Rachou inteira. A estrutura que se fez necessária para que não desabasse tirou um pouco do brilho do projeto, prejudicou a estética, e pior, ficou muito cara.

Cheio de idéias, nunca tinha construído nada, sequer procurou ajuda.

Em uma empresa, nosso problema era controlar os estoques e usar os dados no fechamento mensal da contabilidade. Pedro, um gênio em planilhas eletrônicas, com comandos tipo “ProcH”, “ProcV”, macros, criou uma obra-prima: “O monstro do risca prato”.

Calma, vou explicar.

Monstro porque a planilha era genial na sua concepção, mas dava tantos erros, e demandava tanto tempo para acertos, que não sabíamos se era melhor tê-la ou deletá-la.

E por que risca prato?

Pedro desenvolveu esse trabalho coletando as necessidades na hora do almoço. Nesse período tínhamos um pouco mais de tempo para conversar sobre a complexidade do processo e, ainda, queríamos fazer uma surpresa para nossas gerencias.

Acontece que, de vez em quando, almoçávamos em um restaurante que servia um bife à parmegiana delicioso, mas por alguma razão, que nunca descobrimos, a área era infestada de moscas.

Como as pessoas estavam se abanando o tempo todo, brincávamos: Era um risco no prato para cortar o bife e um tapa na mosca para espantá-la.

Resumindo, a boa idéia do Pedro foi abandonada. Ele sabia como fazer, mas nunca entendeu muito bem para que aquilo servia.
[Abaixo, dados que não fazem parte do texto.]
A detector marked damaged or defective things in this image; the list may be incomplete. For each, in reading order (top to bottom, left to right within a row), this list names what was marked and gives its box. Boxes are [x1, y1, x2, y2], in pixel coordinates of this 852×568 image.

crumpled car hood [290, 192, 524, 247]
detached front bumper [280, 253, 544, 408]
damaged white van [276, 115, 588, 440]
João, um sitiante, como o tratávamos, com o dinheirinho que ganhou comprou uma área maior, por onde passava um pequeno córrego.

Aquela visão imediatamente fez com luzes se acedessem em seu cérebro. Uma represa, peixes, família reunida pescando...

João conversou com os vizinhos, não encontrou oposição e como um castor começou a trabalhar. Em pouco tempo tinha uma bela área inundada e cheia de alevinos.

Nosso amigo João perguntou a alguém como se faz uma represa? Infelizmente não.

A região foi atingida por um volume de chuvas como poucas vezes alguém se lembrava. O resultado para João foi desastroso.

Rompimento da represa, perda dos alevinos, sonhos levados pela correnteza, felizmente sem outros danos.

Quer um exemplo industrial?

O gerente de uma confecção, cuja mania era fazer tudo na última hora, resolveu em época de copa do mundo fabricar camisas com as cores da nossa bandeira.

Enquanto a equipe desenhava modelos com os mais sofisticados recortes saiu em busca do tecido.

Desenha, corta, costura, passa, na última badalada os produtos estavam prontos e foram despachados para os revendedores.

Não demorou muito para que as devoluções em massa acontecessem.

Sem testes e experimentações o tecido encolhia em cada fase do processo e o decote não passava na cabeça dos compradores.

Uma bela idéia “detonada” por falta de atenção e coerência. Depois de vinte anos no setor não é possível aceitar um erro tão primário. Foi o que ocorreu.

Muitos clientes deixaram de comprar da empresa.

Nunca é demais lembrar que o segredo do sucesso não está em criar estratégias, mas em executá-las.

Não adianta termos pensamentos complexos se nossas atitudes são medíocres.